These are the key concepts you need to understand to accurately answer the question.

Normal Force
When understanding the movement of objects, normal force is a fundamental concept. It plays a crucial role in situations involving static friction. Normal force, denoted as \( N \), is the perpendicular force exerted by a surface in reaction to an object's weight.

In our example, the cabinet weighs 120 lb. When the cabinet is mounted on two casters, the weight is evenly distributed between them. Each caster supports half of the cabinet’s weight, resulting in a normal force of 60 lb for each.

This force is essential in calculating the static friction force, which is the resistance an object encounters when it attempts to slide across a surface. By using the normal force and the coefficient of static friction (\( \mu_s \)), we determine how much resistance needs to be overcome to move the cabinet.
Tipping Condition
Tipping condition is a critical concept when assessing whether or not an object might fall over. It occurs when a force causes an object to pivot beyond its base of support.

In the context of our exercise, as the cabinet is pushed, it could either slide or tip over. Tipping begins when a force creates a moment that competes with the object's weight.

→ **Supplied entries**
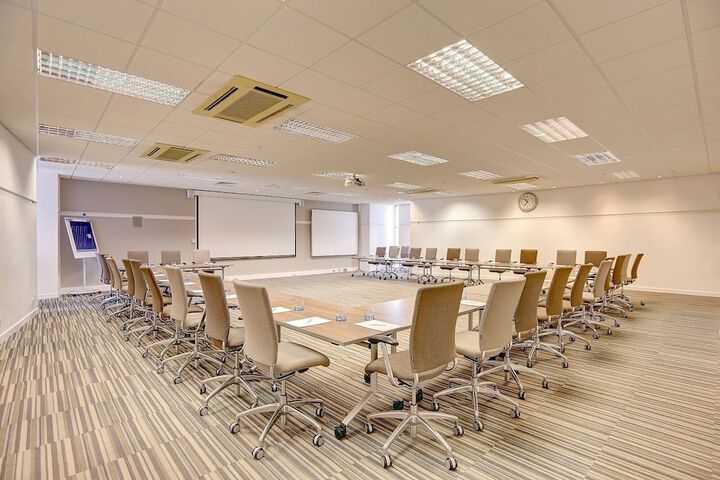 Meeting 45 of 57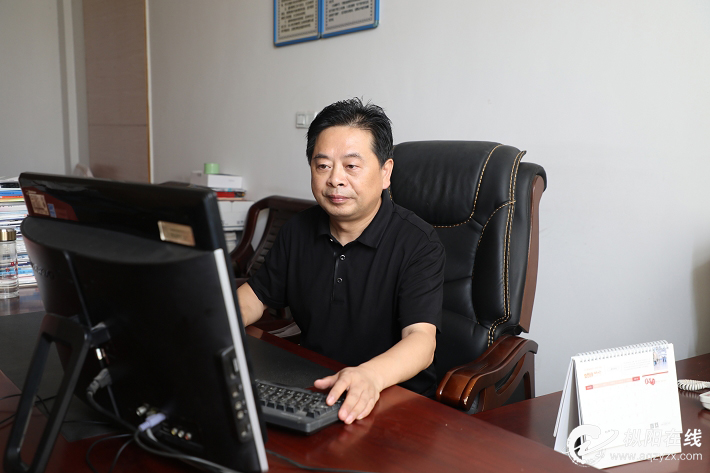 汪玉生：为乡村教育鼓与呼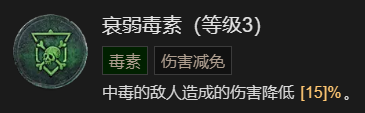 《暗黑破坏神4》快刀乱刺流九游升级加点指南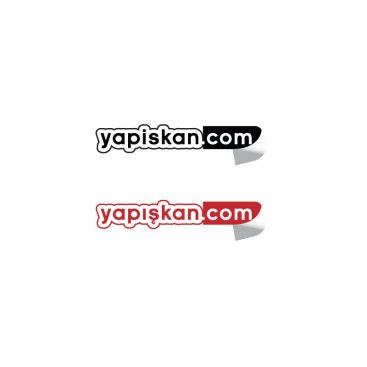 yapiskan.com yarışmasına tasarımcı fatihyilmaz tarafından sunulan  tasarım 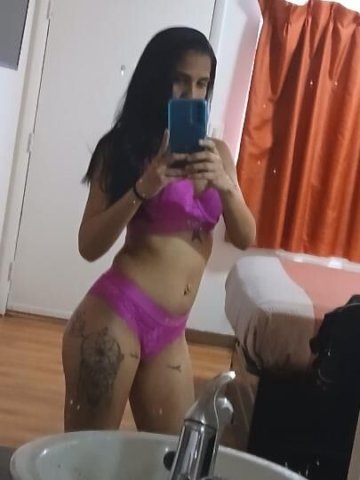 CHICA HERMOSA😈🥵 ONLINE 24/7📲 - 1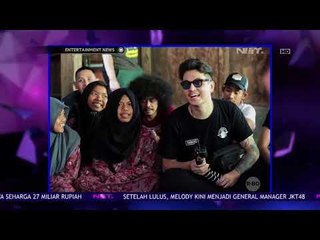 Sempat Mengalami Cedera Kaki, Saat Ini Kevin Julio Menjalani Pengobatan Medis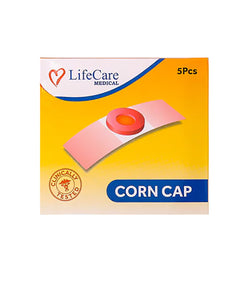 Corn cap (safety)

→ **Work required**
Answer these questions using the text on normal force and tipping:
1. What symbol is used to denote normal force?
2. What normal force does each caster support?
3. When does tipping begin?

→ **Written solution**
1. \( N \)
2. 60 lb
3. Tipping begins when a force creates a moment that competes with the object's weight.